That day started off with an electric charge, and by about 2:30 p.m. the fuse had been sparked.
Her prayer on the morning of Jan. 6 asked God to “defend us from those adversaries both foreign and domestic. Outside these walls and perhaps within these chambers, who sow seeds of acrimony to divide colleagues and conspire to undermine trust in your divine authority over all things.”
As she sat watching the action of certifying ballots, she began to notice members of House leadership had slowly been pulled from the chamber one by one. Then, chaos. As rioters banged on the doors, she could see a clerk clap their hands in a prayer motion, summoning her to a sacred moment as people donned gas masks.
“I left my seat and went up to the podium and offered a prayer,” she said in an April interview. It reminded her of combat, but it felt like she was exactly where she needed to be.

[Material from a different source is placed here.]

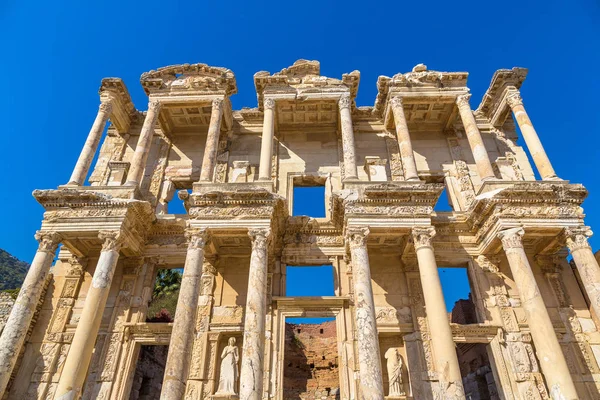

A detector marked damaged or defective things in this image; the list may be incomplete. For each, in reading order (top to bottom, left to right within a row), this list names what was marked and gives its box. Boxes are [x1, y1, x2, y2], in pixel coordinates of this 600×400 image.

broken upper story [55, 59, 564, 217]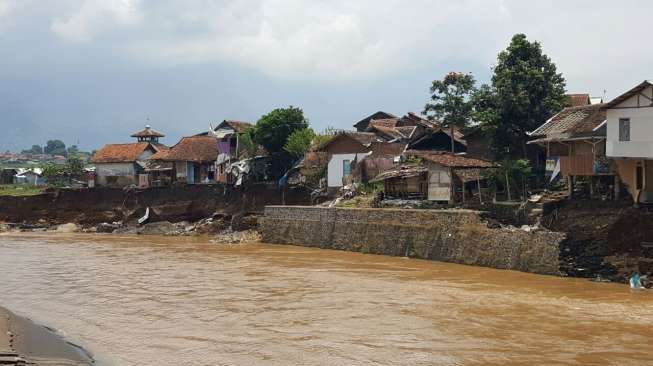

“I felt God’s covering and God’s calling as to my role in that moment to be a spiritual leader,” she said.
Kibben, as she stood at the podium to lead the chamber in prayer, was continuing a duty that dates back to the earliest days of the union when the first chaplain, Rev. William Linn, was elected in 1789.
The mission remains pretty much the same: Provide pastoral counseling to the House community, schedule guest chaplains and arrange memorial services for members of the House and its staff. (The Senate has its own chaplain.)